Banks often require companies to maintain a particular net worth or make other stipulations before lending money, he said. An early dividend could potentially violate such agreements, he said.

However, two local companies not paying early dividends simply said they are hewing to their long-term strategy.

"We're not as focused on short-term dividend policy changes," said Derek Leckow, vice president of investor relations for York-based Dentsply International Inc., which said it will pay a 5.5-cent dividend on Jan. 11.

Investors in Wormleysburg-based Harsco Corp. "value the predictability and consistency of our dividend," spokesman Kenneth Julian said.

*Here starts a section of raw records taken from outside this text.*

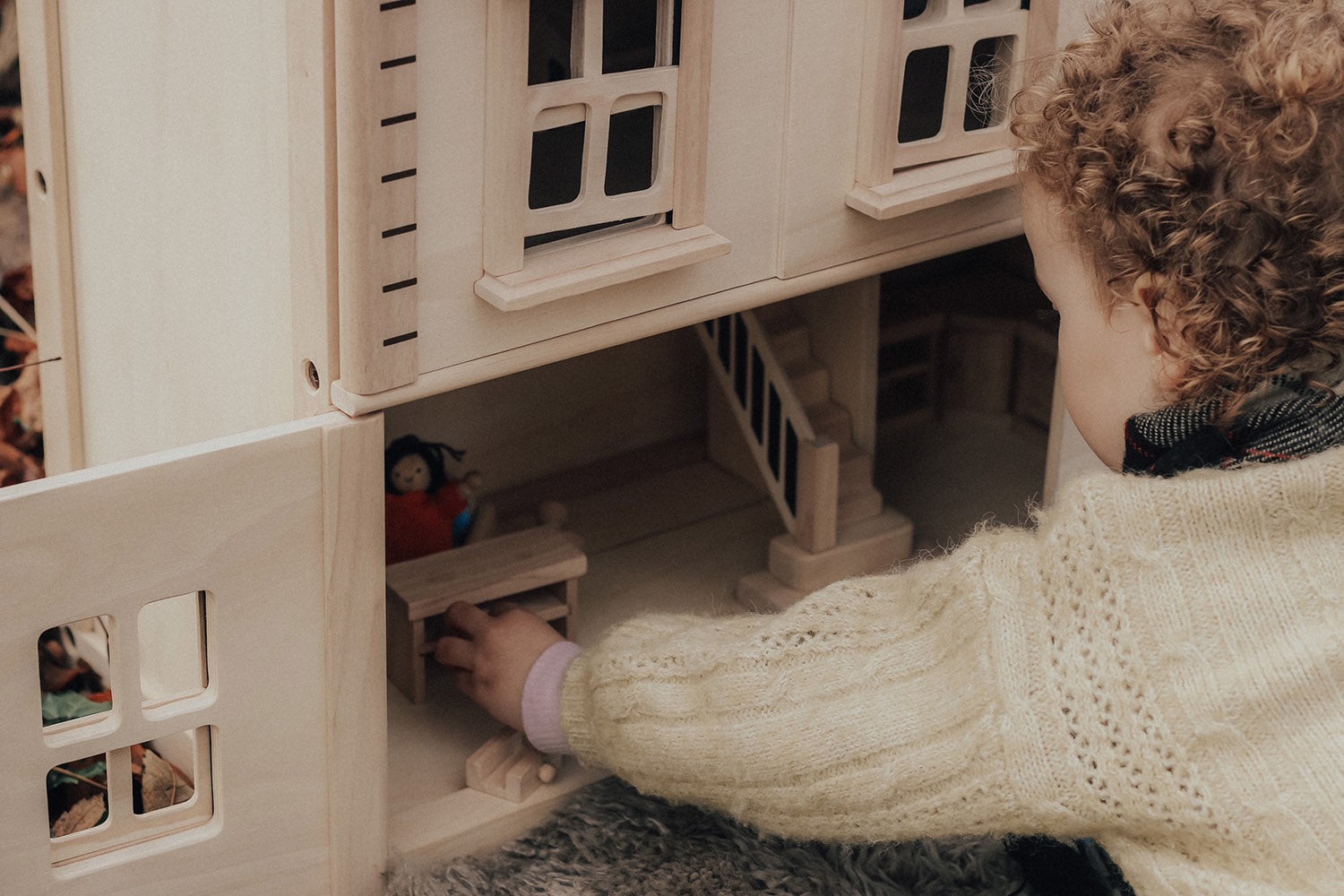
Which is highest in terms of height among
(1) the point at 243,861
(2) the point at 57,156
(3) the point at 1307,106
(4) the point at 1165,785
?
(3) the point at 1307,106

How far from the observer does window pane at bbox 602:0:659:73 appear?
76 cm

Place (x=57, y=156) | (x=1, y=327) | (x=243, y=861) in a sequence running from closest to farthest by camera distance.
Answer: (x=243, y=861), (x=57, y=156), (x=1, y=327)

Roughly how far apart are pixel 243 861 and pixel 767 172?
1.54ft

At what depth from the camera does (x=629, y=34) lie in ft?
2.53

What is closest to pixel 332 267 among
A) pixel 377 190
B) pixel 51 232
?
pixel 377 190

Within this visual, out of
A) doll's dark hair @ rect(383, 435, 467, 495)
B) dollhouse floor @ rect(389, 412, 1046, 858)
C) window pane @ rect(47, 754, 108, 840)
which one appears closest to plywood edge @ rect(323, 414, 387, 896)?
dollhouse floor @ rect(389, 412, 1046, 858)

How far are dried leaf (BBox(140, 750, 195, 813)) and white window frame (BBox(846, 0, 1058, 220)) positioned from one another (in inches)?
21.6

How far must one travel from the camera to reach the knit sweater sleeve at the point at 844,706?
0.74 m

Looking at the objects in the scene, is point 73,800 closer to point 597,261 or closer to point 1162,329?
point 597,261

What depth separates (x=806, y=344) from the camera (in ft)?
4.08

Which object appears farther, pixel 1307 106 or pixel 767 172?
pixel 767 172

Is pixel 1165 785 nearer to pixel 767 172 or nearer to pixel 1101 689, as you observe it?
pixel 1101 689

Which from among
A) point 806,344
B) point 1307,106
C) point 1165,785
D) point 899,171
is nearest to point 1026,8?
point 899,171

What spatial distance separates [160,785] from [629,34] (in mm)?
545
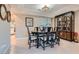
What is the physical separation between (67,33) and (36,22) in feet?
6.10

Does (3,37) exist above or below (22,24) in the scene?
below

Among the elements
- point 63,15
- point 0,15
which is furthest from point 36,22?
point 0,15

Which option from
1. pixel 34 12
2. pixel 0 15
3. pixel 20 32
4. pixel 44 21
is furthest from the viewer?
pixel 20 32

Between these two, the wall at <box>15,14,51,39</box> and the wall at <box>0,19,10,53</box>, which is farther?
the wall at <box>15,14,51,39</box>

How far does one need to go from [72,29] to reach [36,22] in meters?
2.00

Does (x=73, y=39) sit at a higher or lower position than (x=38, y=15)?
lower

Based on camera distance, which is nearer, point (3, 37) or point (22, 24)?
point (3, 37)

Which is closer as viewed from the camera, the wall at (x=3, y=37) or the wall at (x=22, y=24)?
the wall at (x=3, y=37)

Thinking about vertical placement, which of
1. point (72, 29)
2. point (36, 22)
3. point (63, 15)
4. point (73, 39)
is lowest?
point (73, 39)

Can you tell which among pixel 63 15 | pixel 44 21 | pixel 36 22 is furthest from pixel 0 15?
pixel 63 15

The company announced a 20.5-cent dividend to be paid Feb. 15.

As their name indicates, pass-through corporations are structured not to have earnings; hence they normally pay no dividends. However, an S corp that was previously a C corporation may possess frozen earnings and profits that were never distributed, Finnerty said. Some are considering declaring a dividend to get that money out while today's tax rates apply, he said.

Procedurally, authorizing an early dividend is no different from a regular one, Finnerty said. The board of directors simply votes on the matter in accordance with the corporation's bylaws.

To count as 2012 income, of course, the dividend must be paid this year, not just declared, Horst said.

There's one curious exception. Hersha Hospitality Trust said Dec. 7 it will pay a 50-cent dividend Jan. 15. Because it is a real estate investment trust, or REIT, a rule called the "January procedure" allows dividends declared in December and paid in January to be treated as paid in December, said Hersha's chief financial officer, Ashish Parikh.

Companies that normally pay dividends in December had no need to accelerate them. The Hershey Co., based in Derry Township, paid a 42-cent dividend Dec. 14; Milwaukee-based Harley-Davidson Inc., which has facilities in York County, said it will pay a 15.5-cent dividend Dec. 28.

Several local companies, including Rite Aid Corp. and Armstrong World Industries Inc., do not pay dividends. Cumberland County's Rite Aid has had losses every year since it acquired the Brooks-Eckerd chain in 2007 and last paid a dividend in 2008; Lancaster County-based Armstrong has not paid a regular dividend since emerging from bankruptcy in 2006.

Armstrong paid a special dividend of $8.55 in April, funding about half of the roughly $500 million cost with new debt.

Select Medical Holdings Corp., the Cumberland County-based hospital operator, announced a special cash dividend of $1.50 per share to be paid Dec. 12. The total cost would be about $211 million, the company said.

"The dividend allows us to return capital to stockholders without diminishing our ability to pursue investment and acquisition opportunities," CEO Robert Ortenzio said in a statement.

Ortenzio did not specifically reference the 2013 tax issue. Select Medical did not return calls seeking additional information.